その後、堀越からついでに「普段の守下について何か知らないか」と聞かれたが、部署も研究内容も全く違うため、あいにくほとんど接点がなかった。それに普段、守下が何をしているのかという話も全く聞いたことがないため、思えばその素性はかなり謎に包まれているということに気づいた。
「あらかじめ、所長に聞いておくべきだったな」
「でも、ここに来ちまったからには仕方ねえ。できれば、和泉の考えすぎで済んでほしいもんだ」
その言葉を最後に、しばらくは風の音だけがその場を支配した。二人そろって夜空を見上げるその姿には、陸軍という肩書きを背負う者の覚悟が表れているように感じた。

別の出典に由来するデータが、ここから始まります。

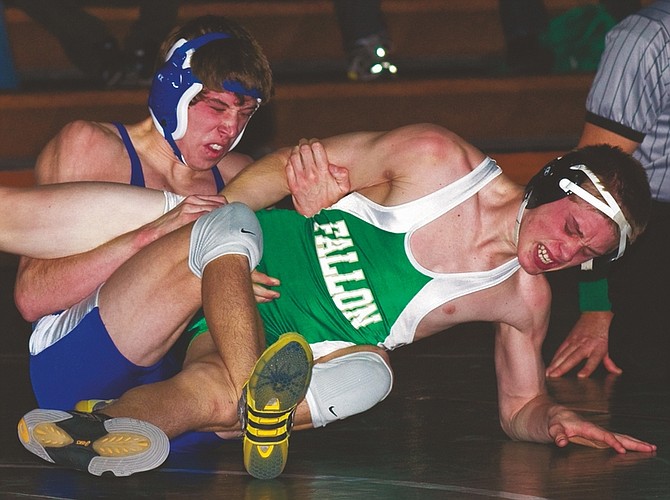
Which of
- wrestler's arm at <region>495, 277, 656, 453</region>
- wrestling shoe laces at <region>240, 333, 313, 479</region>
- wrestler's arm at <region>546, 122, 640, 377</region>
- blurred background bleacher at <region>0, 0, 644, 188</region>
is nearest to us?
wrestling shoe laces at <region>240, 333, 313, 479</region>

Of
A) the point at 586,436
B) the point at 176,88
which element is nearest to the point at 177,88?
the point at 176,88

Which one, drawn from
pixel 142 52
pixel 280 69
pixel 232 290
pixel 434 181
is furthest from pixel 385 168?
pixel 280 69

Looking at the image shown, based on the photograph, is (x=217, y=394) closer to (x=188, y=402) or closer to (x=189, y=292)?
(x=188, y=402)

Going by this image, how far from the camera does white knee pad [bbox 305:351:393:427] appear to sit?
9.38 ft

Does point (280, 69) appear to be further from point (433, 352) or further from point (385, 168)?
point (385, 168)

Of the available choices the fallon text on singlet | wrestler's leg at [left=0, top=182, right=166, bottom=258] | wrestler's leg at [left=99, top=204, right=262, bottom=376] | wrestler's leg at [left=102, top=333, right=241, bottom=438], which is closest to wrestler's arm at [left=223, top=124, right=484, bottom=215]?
the fallon text on singlet

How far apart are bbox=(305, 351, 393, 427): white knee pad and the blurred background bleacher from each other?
319 centimetres

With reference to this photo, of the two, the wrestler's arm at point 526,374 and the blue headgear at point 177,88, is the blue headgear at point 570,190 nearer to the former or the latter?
the wrestler's arm at point 526,374

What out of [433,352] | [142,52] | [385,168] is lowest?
[433,352]

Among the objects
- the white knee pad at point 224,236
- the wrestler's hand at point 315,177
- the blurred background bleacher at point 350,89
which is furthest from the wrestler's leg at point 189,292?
the blurred background bleacher at point 350,89

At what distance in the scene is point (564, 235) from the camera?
2.88m

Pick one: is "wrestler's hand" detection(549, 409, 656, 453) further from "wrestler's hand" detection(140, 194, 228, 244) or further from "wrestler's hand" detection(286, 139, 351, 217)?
"wrestler's hand" detection(140, 194, 228, 244)

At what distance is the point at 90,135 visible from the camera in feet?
10.6

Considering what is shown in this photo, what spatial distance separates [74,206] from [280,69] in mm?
3846
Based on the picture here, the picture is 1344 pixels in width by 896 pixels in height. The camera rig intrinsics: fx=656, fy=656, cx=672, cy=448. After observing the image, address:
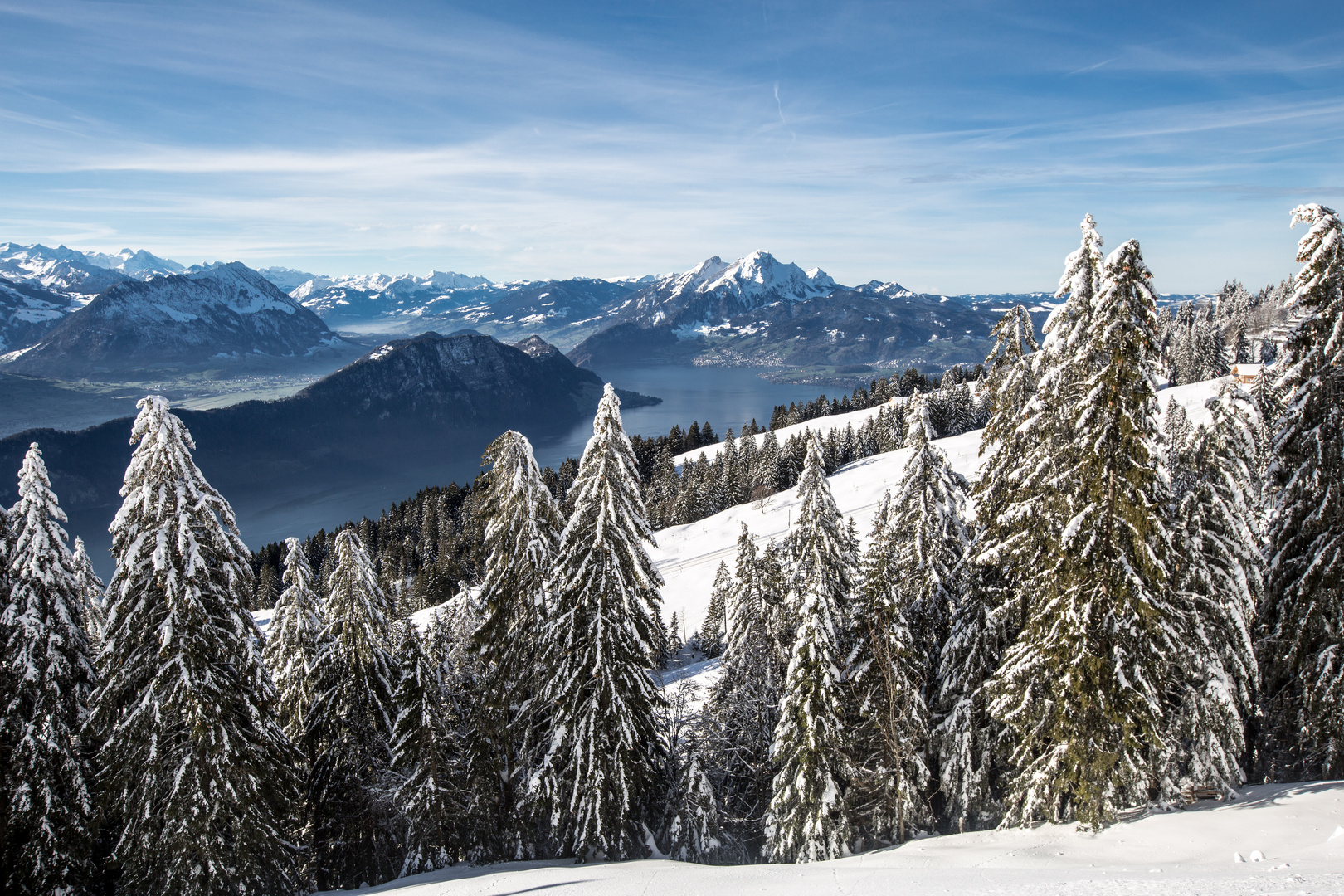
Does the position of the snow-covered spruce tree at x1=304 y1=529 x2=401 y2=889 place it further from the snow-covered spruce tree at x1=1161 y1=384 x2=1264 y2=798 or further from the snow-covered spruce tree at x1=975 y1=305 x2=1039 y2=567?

それをやや遠巻きに見つめていた紫音の頭にとある計画がふっと降りてきた。
「そうだ。堀越、少し頼みたいことがあるんだ。和泉も聞いてくれ」
「ん?なんだ」
ちょいちょいと手招きし、声を限りなく落として頼み事を伝えた。そのとき、ひときわ強い風が夜の森に吹きすさび、ざわざわと音を立てた。風が収まったころにちょうど話し終えると、二人にはしっかり伝わったようでうんと大きくうなずいた。
「んじゃ、頼んだぞ」
「ああ。任せてくれ」
翌日、紫音と和泉は情報を仕入れるために再び城下町へと降り立った。
昨日に引き続いて捜索をしてくれている三人のためにも、そろそろ何か手がかりがほしいところだ。だが午前中はたいした情報が得られず、ただ時間だけがむなしく過ぎていくばかりだった。
「昨日と大して変わらないな~」
角のお店で買ったお団子を口にしながら、もう何周したかも分からない道を練り歩く。今日も少しだけ曇ってはいるが、雨が降るほどではなさそうだ。

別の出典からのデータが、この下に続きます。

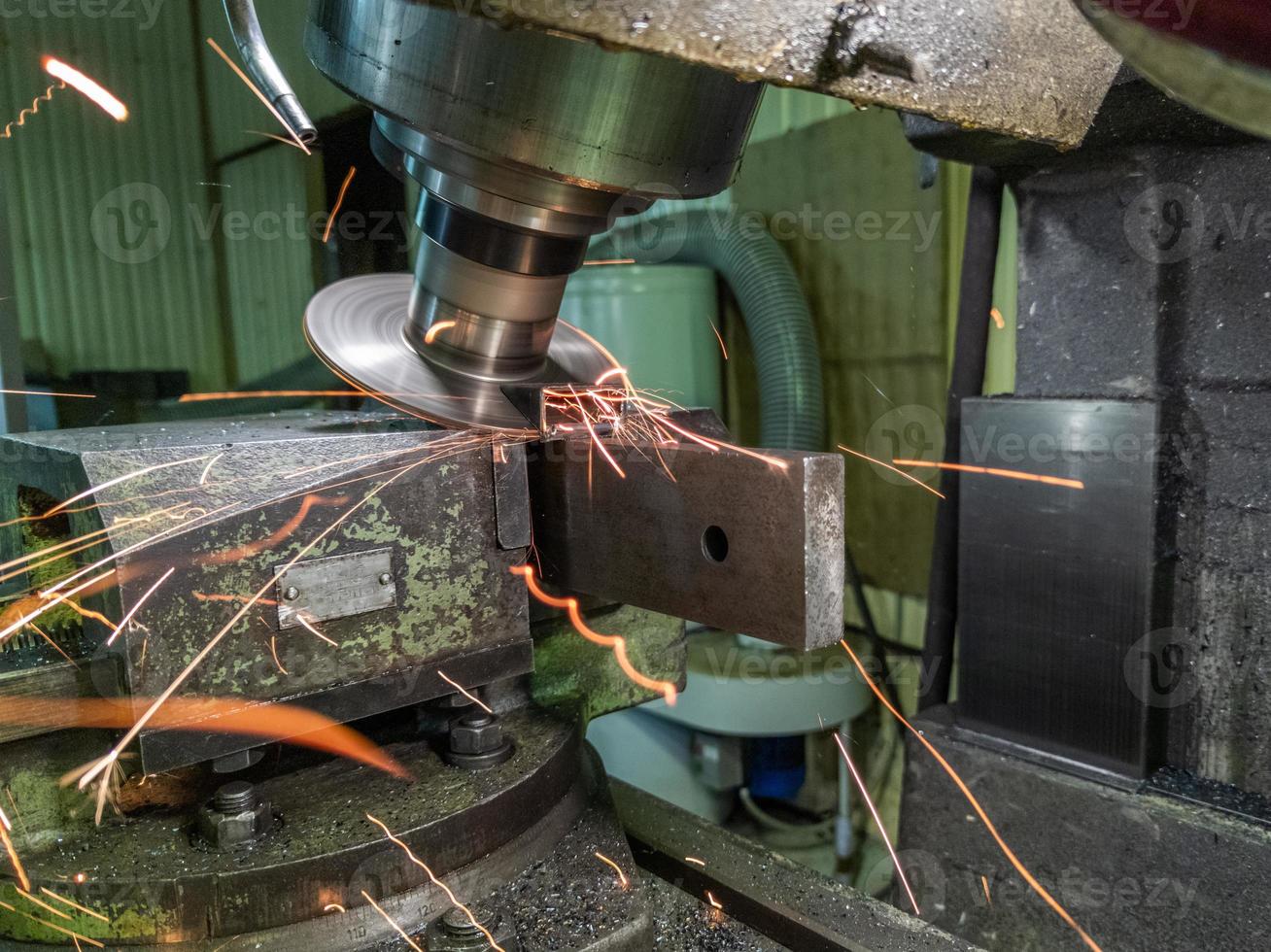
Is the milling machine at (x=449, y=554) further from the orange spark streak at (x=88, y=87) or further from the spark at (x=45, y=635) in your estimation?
the orange spark streak at (x=88, y=87)

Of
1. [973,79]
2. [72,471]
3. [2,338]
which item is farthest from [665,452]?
[2,338]

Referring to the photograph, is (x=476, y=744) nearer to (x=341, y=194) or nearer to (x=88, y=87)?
(x=341, y=194)

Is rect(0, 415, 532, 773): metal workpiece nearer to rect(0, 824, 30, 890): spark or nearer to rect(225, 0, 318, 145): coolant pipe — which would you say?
rect(0, 824, 30, 890): spark

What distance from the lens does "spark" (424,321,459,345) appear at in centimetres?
103

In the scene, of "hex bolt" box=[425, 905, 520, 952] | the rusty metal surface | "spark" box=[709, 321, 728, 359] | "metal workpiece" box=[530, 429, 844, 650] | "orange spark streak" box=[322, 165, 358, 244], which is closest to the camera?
the rusty metal surface

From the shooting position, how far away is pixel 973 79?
714mm

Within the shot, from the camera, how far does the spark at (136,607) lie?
0.74m

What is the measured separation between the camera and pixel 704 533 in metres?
0.77

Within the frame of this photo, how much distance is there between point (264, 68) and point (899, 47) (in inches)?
23.9

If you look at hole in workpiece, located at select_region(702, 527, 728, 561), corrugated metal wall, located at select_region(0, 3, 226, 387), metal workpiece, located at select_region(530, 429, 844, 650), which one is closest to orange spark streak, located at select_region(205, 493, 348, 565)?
metal workpiece, located at select_region(530, 429, 844, 650)

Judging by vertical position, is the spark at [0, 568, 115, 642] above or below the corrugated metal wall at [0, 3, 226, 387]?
below

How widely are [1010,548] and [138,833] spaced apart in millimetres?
1155

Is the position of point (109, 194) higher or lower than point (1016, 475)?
higher

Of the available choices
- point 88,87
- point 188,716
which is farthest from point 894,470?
point 88,87
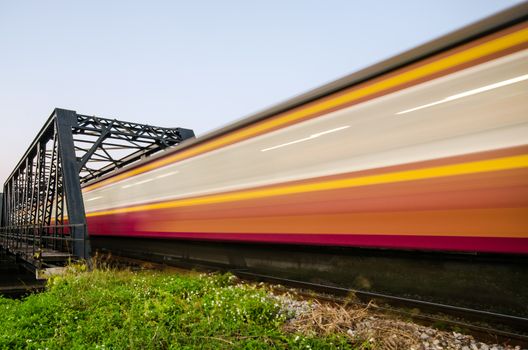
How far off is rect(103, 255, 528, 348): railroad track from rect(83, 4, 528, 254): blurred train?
2.07 ft

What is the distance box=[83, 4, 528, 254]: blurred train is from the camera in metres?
3.01

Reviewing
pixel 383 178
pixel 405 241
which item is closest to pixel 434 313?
pixel 405 241

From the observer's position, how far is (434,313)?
3.54 m

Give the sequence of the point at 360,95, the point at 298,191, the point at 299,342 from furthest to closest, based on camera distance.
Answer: the point at 298,191 < the point at 360,95 < the point at 299,342

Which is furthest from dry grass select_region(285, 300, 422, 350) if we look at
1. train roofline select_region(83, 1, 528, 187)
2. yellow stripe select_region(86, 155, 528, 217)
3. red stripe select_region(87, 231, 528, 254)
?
train roofline select_region(83, 1, 528, 187)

小さな小袖に身を包んだ子どもたちが笑いながら横を通り過ぎ、若い男女が店の棚を挟んで世間話に花を咲かせている。建屋の中笑い声が漏れ聞こえ、彼らの上空を小鳥たちの群れが悠々と飛んでいく。
生活の豊かさは現代と違えども、そこにはたしかに「平和」の二文字が存在していた。ハイテクな代物などなくても、みなが思い思いに時間を過ごしている。こころなしか、時の流れかゆっくりになっている気がするが、あながち間違いではないように思える。数字や成果に過度に追われることなく、ある意味人間らしい生活を送っている様は自分たちも見習わないといけない。
そんなことを考えながら、最後の団子を飲み込んだ。
午後は町の反対側に行こうか、と考えたところで、和泉から『今すぐ城下町の入り口に来てほしい』と連絡が入った。

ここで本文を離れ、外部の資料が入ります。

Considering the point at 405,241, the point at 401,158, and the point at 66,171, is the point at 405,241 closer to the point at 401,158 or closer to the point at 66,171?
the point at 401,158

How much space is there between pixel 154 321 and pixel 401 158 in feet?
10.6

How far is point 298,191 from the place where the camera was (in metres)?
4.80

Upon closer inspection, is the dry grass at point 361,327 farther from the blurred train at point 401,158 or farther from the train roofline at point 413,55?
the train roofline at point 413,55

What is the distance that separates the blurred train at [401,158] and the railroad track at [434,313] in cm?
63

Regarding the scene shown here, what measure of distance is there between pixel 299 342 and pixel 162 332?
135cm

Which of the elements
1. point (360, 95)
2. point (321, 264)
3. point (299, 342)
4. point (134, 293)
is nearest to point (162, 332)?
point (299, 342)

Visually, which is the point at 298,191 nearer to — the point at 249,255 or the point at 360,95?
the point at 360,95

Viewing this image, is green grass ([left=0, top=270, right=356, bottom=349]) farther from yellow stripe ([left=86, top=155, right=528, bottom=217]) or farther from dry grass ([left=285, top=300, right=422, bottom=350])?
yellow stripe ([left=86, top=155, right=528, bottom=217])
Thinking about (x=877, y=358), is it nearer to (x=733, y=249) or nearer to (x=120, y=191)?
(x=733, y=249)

急いで待ち合わせ場所に駆けつけると、何やら遠くを見つめる和泉を発見した。
「和泉、お待たせ。どうしたんだ?」
声を掛けながらその視線の先に目をやると、大勢の人が何かを見ようと背伸びしたり、ぴょんぴょん跳びはねたりしているのが見えた。
「あれはいったい?」
「つい十分ほど前は人もまばらだったんだけど、少し目を離した隙にあんな感じになっていたの。武士も何人かいるみたいだけど、どうしたら良い?」
「……ひとまず行ってみるか」
浄化装置の通信機を作動させ、葵たちにこちらの声が届くようにしてから群衆の中に潜り込んでいった。
「うーん、よく見えないな」
「こんなに人がいるなんて、きっと大変なことがあったのね」
「そうみたいだな。この前みたく、スリが一人捕まったってわけでもなさそうだ」
集まっている人の会話に耳をそばだててみると「祟りだ」という声があちこちから聞こえてきた。その表情や声色からは、得体の知れないものに対する恐怖のようなものがにじみ出ていた。中には絶望のあまり、その場にうずくまってしまう人までいる始末。
これはいったいどういうことだ?と疑問に思っていると、聞き覚えのある声が二人の意識を引いた。
「あら、あんさんがた!」
「女将さんじゃないか。こりゃどうも」
「ひとつ聞きたいんだが、どうしてこんなに人が集まっているんだい?私らの背丈じゃ、看板がよく見えなくて」
「それが、近くの村で謎の流行り病が起こったらしゅうてな。なんでも、体中が火照るだけじゃのうて、小さなあざみたいなもんがいくつも浮き上がってしまうんやと。赤もがさでもないみたいやし、突然の出来事やから、みな困っとるんです」
「ふむ、流行り病、か」
そりゃ、皆がこれだけ不安に駆られる訳だ。
謎が解けて納得感を得られたところで無線から「……変だな」と、訝しむ葵の声が聞こえた。